E ora arriva il sommelier con laurea

Corsi –

Parte a febbraio il corso per sommelier di Alma, la scuola di cucina con sede a Colorno, Parma. Sarà diretto da Giuseppe Vaccarini

Un grande chef, Gualtiero Marchesi, padre della cucina italiana, e un grande sommelier, Giuseppe Vaccarini, che è stato anche eletto il miglior sommelier del mondo: è l’accoppiata vincente per fare del nuovo corso per sommelier lanciato da Alma - la scuola parmense considerata il centro più autorevole di formazione per la cucina italiana nel mondo - l’iniziativa meglio accreditata nel panorama eno-scolastico. Del resto diventare sommelier professionista è il sogno di tanti addetti ai lavori, oltre che un modo per entrare dall’ingresso principale nel mondo della ristorazione. Il corso di Alma, unico in Italia, prevede più di duemila ore di formazione fra teoria e pratica, è condotto sotto la supervisione di Marchesi, rettore della scuola, e diretto da Vaccarini, che è anche presidente dell’Associazione della Sommellerie Professionale Italiana.

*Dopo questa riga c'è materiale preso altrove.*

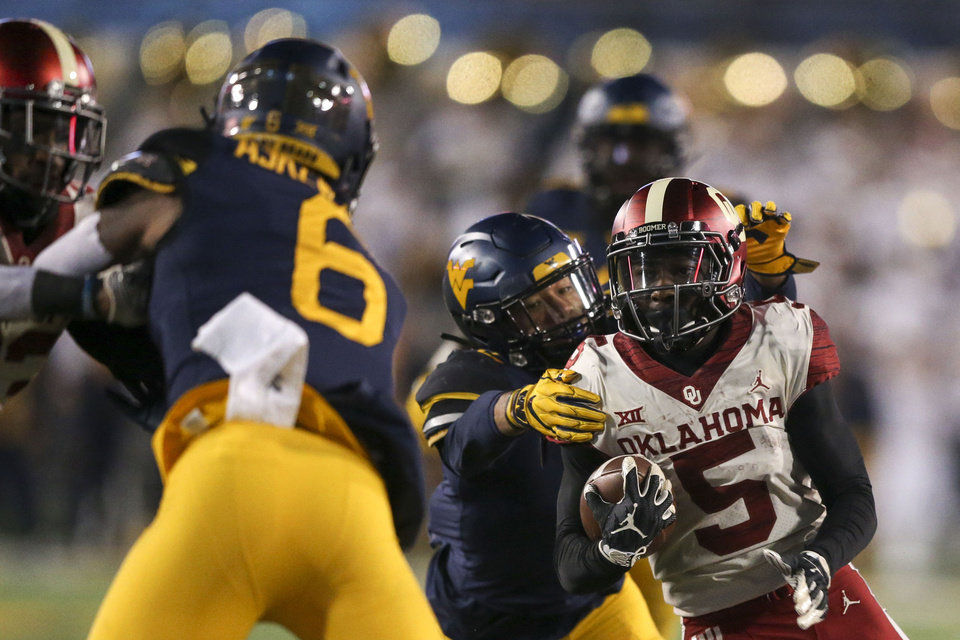 Photo - Oklahoma Sooners wide receiver Marquise Brown (5) gets tackled by West Virginia Mountaineers safety Kenny Robinson Jr. (2) during the NCAA football game between the Oklahoma Sooners and the West Virginia Mountaineers at Mountaineer Field at Milan Puskar Stadium in Morgantown, W.Va on Friday, November 23, 2018. IAN MAULE/Tulsa World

Lezioni teoriche e pratiche a Colorno
Gli allievi, inoltre, possono intraprendere il percorso di formazione nelle nuove aule e con le attrezzature d’avanguardia che la scuola internazionale di cucina italiana mette a disposizione nella sua splendida sede, la Reggia di Colorno, in provincia di Parma. «Il nuovo corso - spiegano gli organizzatori - consentirà ai partecipanti di acquisire l’attestato di sommelier professionista internazionale, una qualifica utilizzabile in tutto il mondo».
L’inizio del corso, le cui iscrizioni sono già aperte e che avrà una durata di dodici mesi, è previsto per febbraio 2009. Sarà articolato su due trimestri che prevedono lezioni teoriche e pratiche a Colorno, intervallati da due trimestri di stage in cui gli allievi si troveranno ad operare nelle più qualificate realtà enologiche e dell’accoglienza italiane e internazionali, dalle vigne alle cantine, dalle aziende di distribuzione alle enoteche, dai ristoranti ai grandi alberghi. I destinatari del corso di Alma sono i diplomati degli istituti alberghieri e giovani che hanno maturato una prima esperienza nel settore. Nel programma di formazione dei neo-sommelier internazionali, oltre alle conoscenze specifiche relative ai vini, anche tecniche di degustazione e nozioni di cultura gastronomica. «In modo da garantire un livello di professionalità il più possibile completo», promettono ad Alma.